> Work instruction:
Skipping all pictures, please restate word for word the lines from the one that contains "Iron & Wood Rack" through the last line of the entries.

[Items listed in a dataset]
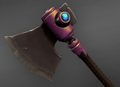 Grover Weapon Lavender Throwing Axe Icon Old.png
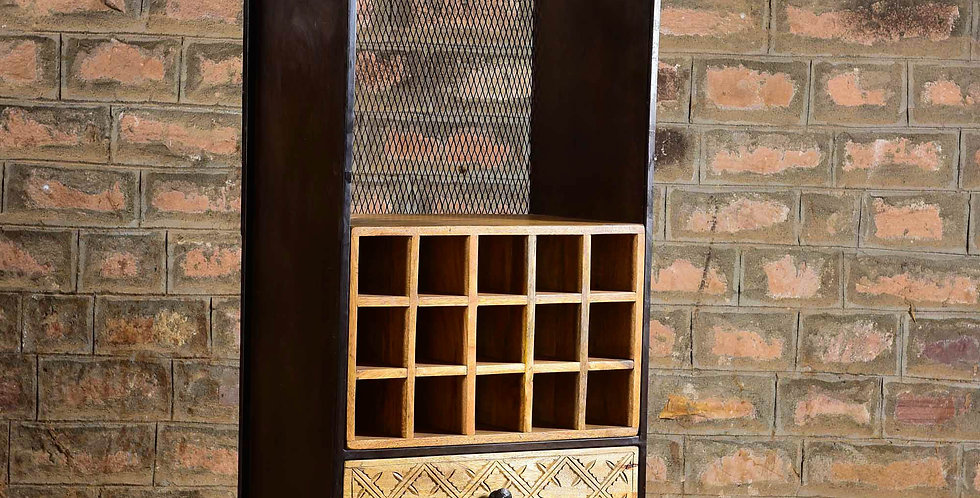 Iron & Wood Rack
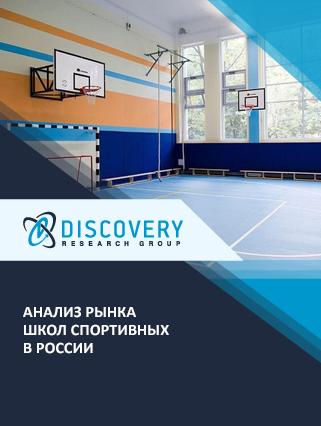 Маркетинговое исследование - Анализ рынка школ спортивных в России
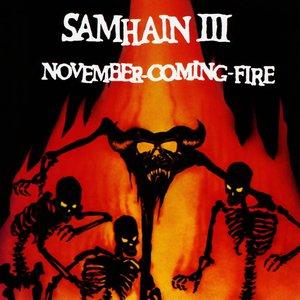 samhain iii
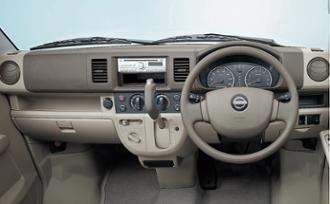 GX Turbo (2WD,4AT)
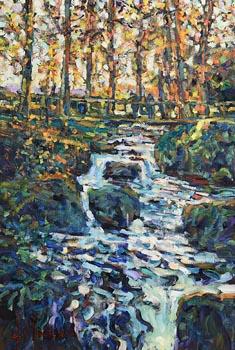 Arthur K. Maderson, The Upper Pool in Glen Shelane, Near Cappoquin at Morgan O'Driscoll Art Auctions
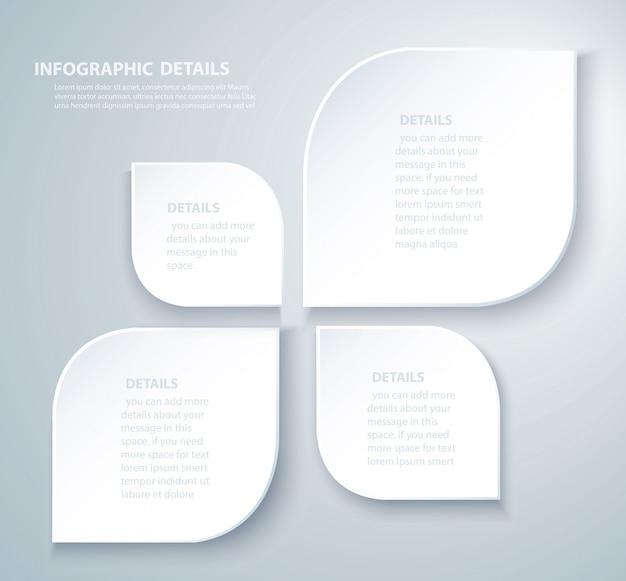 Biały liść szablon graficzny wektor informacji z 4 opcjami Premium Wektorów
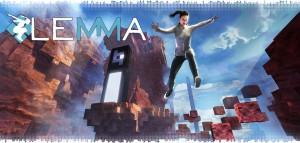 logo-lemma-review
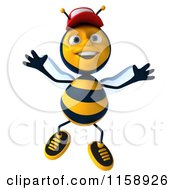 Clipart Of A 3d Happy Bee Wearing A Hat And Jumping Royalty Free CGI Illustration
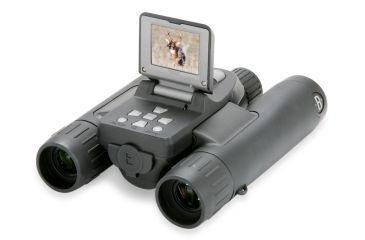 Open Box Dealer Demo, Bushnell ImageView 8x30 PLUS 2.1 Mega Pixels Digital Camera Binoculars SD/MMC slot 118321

> Worked solution:
 Iron & Wood Rack
 Маркетинговое исследование - Анализ рынка школ спортивных в России
 samhain iii
 GX Turbo (2WD,4AT)
 Arthur K. Maderson, The Upper Pool in Glen Shelane, Near Cappoquin at Morgan O'Driscoll Art Auctions
 Biały liść szablon graficzny wektor informacji z 4 opcjami Premium Wektorów
 logo-lemma-review
 Clipart Of A 3d Happy Bee Wearing A Hat And Jumping Royalty Free CGI Illustration
 Open Box Dealer Demo, Bushnell ImageView 8x30 PLUS 2.1 Mega Pixels Digital Camera Binoculars SD/MMC slot 118321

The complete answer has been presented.